-- Opening Marker --

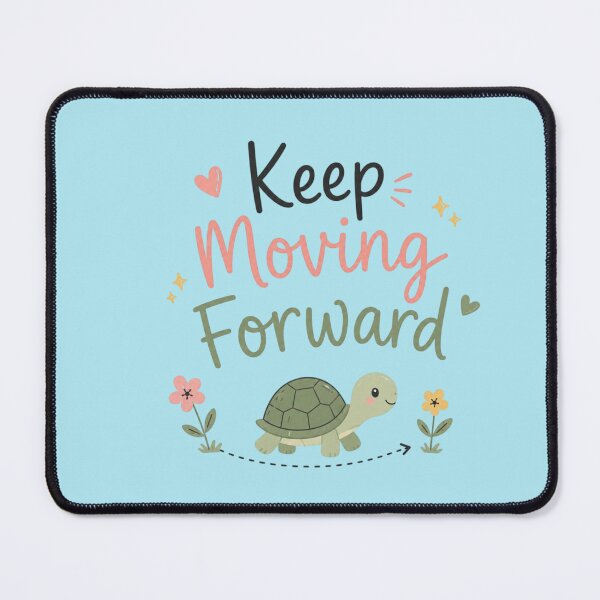 Item preview, Keep Moving Forward Cute Turtle Motivational Quote | Positive Mindset Aesthetic Design designed and sold by Sanika arts .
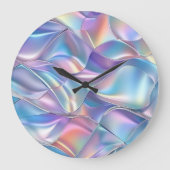 Iridescente metaal 6 geometrisch grote klok (Voorkant)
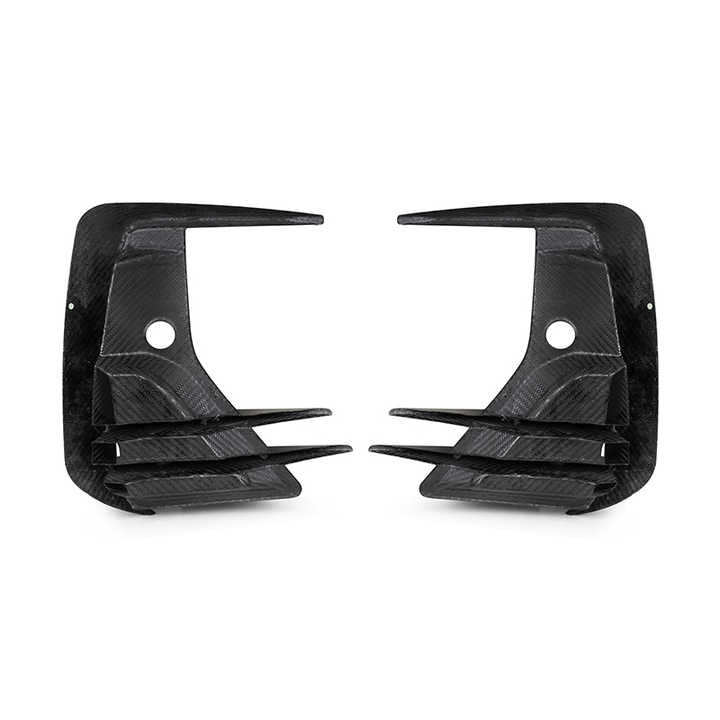 BMW X3 G01 & X4 G02 LCI Inserti Paraurti Anteriori in Carbonio Prepreg a Secco di OPTIC (2021+)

-- Closing Marker --

Task item. Retype the listing above exactly, please. Pictures do not belong in the copy.

Answer section.
 Item preview, Keep Moving Forward Cute Turtle Motivational Quote | Positive Mindset Aesthetic Design designed and sold by Sanika arts .
 Iridescente metaal 6 geometrisch grote klok (Voorkant)
 BMW X3 G01 & X4 G02 LCI Inserti Paraurti Anteriori in Carbonio Prepreg a Secco di OPTIC (2021+)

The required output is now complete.